Friday, August 31, 2012

Language in the age of indifference.

Lately I have received some criticism about the accessibility of my writing. Not about the content but specifically the language I use and the un-hip format of my admittedly long and drawn-out diatribes. I am fully aware that my writing style does not have mass appeal, nor is it properly watered down for a general audience.

I do not write to win hearts and minds. I am not interested in converting people over to my ways of thinking by spoon feeding them "accessible" drivel conveyed in a 6th grade reading level. This is an outlet for me, a clearing house of the thoughts that rattle around inside my head as I make my meandering path through this world. It is as close to the inner voice of my mind as I can relate it in type.

Furthermore, I have more respect for anyone who would care to read this than to strive for lowest common denominator. Language is somewhat imprecise, and just as a micrometer is more accurate than a vernier caliper which is in turn more precise than a steel ruler, I strive instead for words that more accurately convey my meaning.

For far too long now the collective intellect of the American people has been insulted and diminished in the name of accessibility. When was the last time (honestly) you had to look up a word used in a public broadcast by a news agency or entertainer. It is seemly reminiscent of '1984's' "Newspeak". It is not healthy for the public interest either, as less precision leads to wider interpretation of statements. Think for a second about the manner in which political pundits skew statements made by politicians.

 This is my way of saying, "if you care to read this, I respect your intellect and your researching abilities". I am taking a stand against the collective dumbing down brought about by anti-intellectual ideals. With over 300,000 words in the English language (based on OED entries) it should seem insulting to anyone to have to limit their personal lexicon. Most of all, I want to provoke thought even if only to learn new words.

Sunday, August 12, 2012

Game over.

The current weather reports and the fact that more counties than ever before in the history of our nation are asking for federal relief for drought related disasters is more than a unsettling turn of events. NOAA and other non-federally funded scientific sources have linked these extreme weather patterns to global climate change. I am not interested in starting a debate about the minutia of such publications, asking about the creditability of organizations that have served out nation faithfully for decades is nothing more than cowardice.

I am asking you too carefully examine the interests of those who still deny GCC. It is easy to see why the recent ex-CEO of GM would become a climate denier, I am sure he still holds stock in the gas guzzling SUV producer. What is trickier is to figure out why your congressman or representative still balks at bringing about the kind of changes that might just save humanity from it's self. If the worst drought ever in the history of the United States (including the Great Dust Bowl) doesn't count as a warning shot by mother nature across our collective bow, then the hike in food prices we are sure to expect over the next two or three years surly will.

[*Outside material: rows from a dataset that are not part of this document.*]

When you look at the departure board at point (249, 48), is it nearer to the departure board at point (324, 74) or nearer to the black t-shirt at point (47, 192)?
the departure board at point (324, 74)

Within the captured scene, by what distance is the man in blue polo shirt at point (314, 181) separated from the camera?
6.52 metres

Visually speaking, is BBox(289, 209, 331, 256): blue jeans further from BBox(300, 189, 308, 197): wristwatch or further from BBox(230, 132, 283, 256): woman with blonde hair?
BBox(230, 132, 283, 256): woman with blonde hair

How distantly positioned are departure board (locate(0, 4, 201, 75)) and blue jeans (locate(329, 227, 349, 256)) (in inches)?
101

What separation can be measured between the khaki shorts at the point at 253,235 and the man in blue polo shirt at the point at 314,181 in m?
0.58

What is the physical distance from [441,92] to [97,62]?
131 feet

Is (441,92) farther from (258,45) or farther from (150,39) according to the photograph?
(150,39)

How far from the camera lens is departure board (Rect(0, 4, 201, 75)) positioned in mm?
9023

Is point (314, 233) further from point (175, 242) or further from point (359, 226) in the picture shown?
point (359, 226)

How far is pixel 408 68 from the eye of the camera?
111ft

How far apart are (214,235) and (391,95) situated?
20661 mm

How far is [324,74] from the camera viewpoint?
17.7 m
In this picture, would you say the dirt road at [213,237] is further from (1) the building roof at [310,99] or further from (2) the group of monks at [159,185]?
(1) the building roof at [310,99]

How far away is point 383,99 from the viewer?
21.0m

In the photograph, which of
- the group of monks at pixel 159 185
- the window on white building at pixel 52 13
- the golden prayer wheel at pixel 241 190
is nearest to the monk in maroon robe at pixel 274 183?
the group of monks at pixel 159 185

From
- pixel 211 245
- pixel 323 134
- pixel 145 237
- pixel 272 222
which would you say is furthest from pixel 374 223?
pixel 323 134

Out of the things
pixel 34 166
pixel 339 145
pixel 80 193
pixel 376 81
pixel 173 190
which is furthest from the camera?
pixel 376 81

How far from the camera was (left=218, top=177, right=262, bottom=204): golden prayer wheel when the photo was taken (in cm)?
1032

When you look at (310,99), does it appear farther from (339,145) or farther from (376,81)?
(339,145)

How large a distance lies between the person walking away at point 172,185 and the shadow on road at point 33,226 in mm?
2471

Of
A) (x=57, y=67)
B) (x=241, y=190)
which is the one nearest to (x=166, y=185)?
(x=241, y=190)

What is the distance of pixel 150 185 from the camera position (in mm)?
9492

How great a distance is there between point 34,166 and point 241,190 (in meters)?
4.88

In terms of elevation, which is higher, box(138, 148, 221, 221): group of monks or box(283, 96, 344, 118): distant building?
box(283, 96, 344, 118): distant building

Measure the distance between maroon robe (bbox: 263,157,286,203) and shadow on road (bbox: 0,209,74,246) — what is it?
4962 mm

We have run out of time to entertain the fanciful passions of crackpots who still deny anthropogenic climate change. The science is in. We did it and now we need to change our ways on a massive scale soon, or stop having kids, because we are just condemning them to death by starvation. Anyone who says different, ask "what is their motives?" sooner or later it will come down to maintaining some pathetic financial interest. Do you really want to let the petroleum industry decide your children's future?

The kinds of sacrifices we will all have to make over the next crucial few years will be beyond difficult, but they are also necessary. If you want humanity to exist as more than another long forgotten relic of the past like Easter Island or the Greenland Norse, you must examine your life and what power you have in your daily life. "Do I have to drive?" Is one very important example, "Do I really need this product?" and "Are there alternatives to this necessary product that are not wrapped in single use plastics?" is another mode of thought that should be apart of every purchase decision. Deeper still; "What was the environmental impact of this product?" (do I really need out of season fruit or vegetables when the shipping costs are weighed in).

Outside of food and clean water (which are both seriously threatened in our current paradigm) how can we protect our lives from the shortsighted model of corporate control? How can we take our political system back so that it serves the greater good of our nation? What decisions do you make in your daily life to perpetuate the system that is slowly tightening a noose around your future?  Be careful where you choose to spent your money, every dime we control now is an investment in our future, because you can bet the hoarded cash in the corporate coffers will never be loosed to save us.

As always, I welcome your comments and will not edit or omit any of them.